> PROBLEM TO SOLVE
Copy out the data below as written; omit any images.

> RAW RECORDS

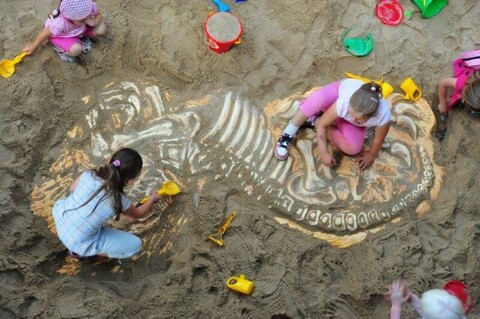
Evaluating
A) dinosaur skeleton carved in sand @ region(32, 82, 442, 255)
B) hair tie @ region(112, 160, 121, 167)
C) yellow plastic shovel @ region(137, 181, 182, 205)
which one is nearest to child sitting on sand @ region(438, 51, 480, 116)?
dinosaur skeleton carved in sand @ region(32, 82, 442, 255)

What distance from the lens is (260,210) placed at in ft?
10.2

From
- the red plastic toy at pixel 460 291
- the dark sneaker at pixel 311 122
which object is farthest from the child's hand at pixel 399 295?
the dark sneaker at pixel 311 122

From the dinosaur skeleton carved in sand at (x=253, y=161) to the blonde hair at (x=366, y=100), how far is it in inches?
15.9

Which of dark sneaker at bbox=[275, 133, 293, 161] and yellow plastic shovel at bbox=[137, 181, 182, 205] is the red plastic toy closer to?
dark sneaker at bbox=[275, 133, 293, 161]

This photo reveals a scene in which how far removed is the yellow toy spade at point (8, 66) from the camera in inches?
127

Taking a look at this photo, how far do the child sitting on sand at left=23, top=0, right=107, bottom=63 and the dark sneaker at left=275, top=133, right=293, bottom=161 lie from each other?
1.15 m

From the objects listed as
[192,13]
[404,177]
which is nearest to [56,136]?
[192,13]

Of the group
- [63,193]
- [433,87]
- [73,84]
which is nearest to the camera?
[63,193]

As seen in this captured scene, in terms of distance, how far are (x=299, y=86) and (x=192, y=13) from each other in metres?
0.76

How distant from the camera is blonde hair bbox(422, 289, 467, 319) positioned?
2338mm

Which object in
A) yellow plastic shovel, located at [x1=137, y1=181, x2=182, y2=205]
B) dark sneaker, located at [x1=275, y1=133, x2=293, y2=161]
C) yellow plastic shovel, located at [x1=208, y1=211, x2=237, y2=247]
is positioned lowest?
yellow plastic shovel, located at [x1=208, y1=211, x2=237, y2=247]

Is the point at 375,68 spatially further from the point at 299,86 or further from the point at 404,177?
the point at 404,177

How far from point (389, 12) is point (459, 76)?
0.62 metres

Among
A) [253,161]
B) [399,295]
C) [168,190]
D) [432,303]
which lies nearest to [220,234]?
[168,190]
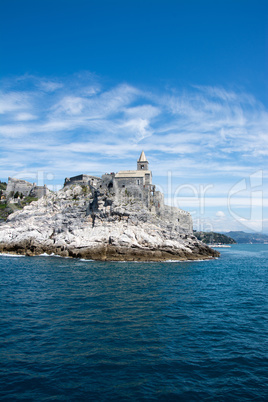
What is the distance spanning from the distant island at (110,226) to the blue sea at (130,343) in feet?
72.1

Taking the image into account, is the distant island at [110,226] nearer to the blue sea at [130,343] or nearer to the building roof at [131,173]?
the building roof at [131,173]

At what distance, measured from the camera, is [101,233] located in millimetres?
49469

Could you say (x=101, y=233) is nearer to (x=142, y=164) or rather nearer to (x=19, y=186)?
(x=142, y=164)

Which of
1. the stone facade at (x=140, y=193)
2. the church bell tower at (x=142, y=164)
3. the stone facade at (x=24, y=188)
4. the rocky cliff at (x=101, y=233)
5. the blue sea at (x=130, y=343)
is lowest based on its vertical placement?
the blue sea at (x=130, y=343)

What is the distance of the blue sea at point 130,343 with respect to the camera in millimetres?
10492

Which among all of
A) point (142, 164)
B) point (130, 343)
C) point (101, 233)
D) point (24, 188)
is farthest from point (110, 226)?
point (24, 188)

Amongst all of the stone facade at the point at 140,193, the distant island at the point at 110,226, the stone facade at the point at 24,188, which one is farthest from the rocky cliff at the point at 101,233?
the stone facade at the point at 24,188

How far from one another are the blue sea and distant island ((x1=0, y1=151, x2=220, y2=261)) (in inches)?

> WRITTEN RESPONSE
Evaluating
A) dinosaur skeleton carved in sand @ region(32, 82, 442, 255)
B) hair tie @ region(112, 160, 121, 167)
C) yellow plastic shovel @ region(137, 181, 182, 205)
which one is nearest to child sitting on sand @ region(438, 51, 480, 116)?
dinosaur skeleton carved in sand @ region(32, 82, 442, 255)

What distance from the lens is (260,210) placed at in ft?
10.2

From
- the red plastic toy at pixel 460 291
- the dark sneaker at pixel 311 122
which object is farthest from the child's hand at pixel 399 295?
the dark sneaker at pixel 311 122

From the dinosaur skeleton carved in sand at (x=253, y=161) to the blonde hair at (x=366, y=100), how far is it in inches?
15.9

Which of dark sneaker at bbox=[275, 133, 293, 161] and yellow plastic shovel at bbox=[137, 181, 182, 205] is the red plastic toy closer to?
dark sneaker at bbox=[275, 133, 293, 161]

This photo reveals a scene in which how far removed is the yellow toy spade at point (8, 66) from the camera in inches?
127

Taking a look at this photo, how far do the child sitting on sand at left=23, top=0, right=107, bottom=63 and the dark sneaker at left=275, top=133, right=293, bottom=161 lie from each other?
1.15 m

From the objects listed as
[192,13]
[404,177]
which is nearest to [56,136]?
[192,13]

Of the group
- [63,193]
- [433,87]
- [73,84]
which is nearest to the camera?
[63,193]

As seen in this captured scene, in terms of distance, how far are (x=299, y=86) and (x=192, y=13) from each other in metres?
0.76

How distant from the camera is blonde hair bbox(422, 289, 467, 319) positioned?
2338mm

Which object in
A) yellow plastic shovel, located at [x1=137, y1=181, x2=182, y2=205]
B) dark sneaker, located at [x1=275, y1=133, x2=293, y2=161]
C) yellow plastic shovel, located at [x1=208, y1=211, x2=237, y2=247]
is positioned lowest?
yellow plastic shovel, located at [x1=208, y1=211, x2=237, y2=247]

Is the point at 375,68 spatially further from the point at 299,86 or further from the point at 404,177?
the point at 404,177

How far from point (389, 12) is point (459, 76)?
0.62 metres

Among
A) [253,161]
B) [399,295]
C) [168,190]
D) [432,303]
which lies nearest to [220,234]?
[168,190]
What is the distance spanning from the distant island at (110,226) to the blue sea at (130,343) in feet?
72.1

Taking the image into account, is the distant island at [110,226] nearer to the blue sea at [130,343] or nearer to the building roof at [131,173]?
the building roof at [131,173]

At what distance, measured from the camera, is [101,233] located in millimetres?
49469

Could you say (x=101, y=233) is nearer to (x=142, y=164) or rather nearer to (x=19, y=186)?
(x=142, y=164)

Which of
1. the stone facade at (x=140, y=193)
2. the church bell tower at (x=142, y=164)
3. the stone facade at (x=24, y=188)
4. the rocky cliff at (x=101, y=233)
5. the blue sea at (x=130, y=343)
is lowest based on its vertical placement?
the blue sea at (x=130, y=343)

What is the distance of the blue sea at point 130,343 with respect to the camera in millimetres?
10492

Which among all of
A) point (142, 164)
B) point (130, 343)
C) point (101, 233)
D) point (24, 188)
is farthest from point (110, 226)?
point (24, 188)

Amongst all of the stone facade at the point at 140,193, the distant island at the point at 110,226, the stone facade at the point at 24,188, which one is farthest from the rocky cliff at the point at 101,233?
the stone facade at the point at 24,188

How far from one another are the blue sea and distant island ((x1=0, y1=151, x2=220, y2=261)) (in inches)?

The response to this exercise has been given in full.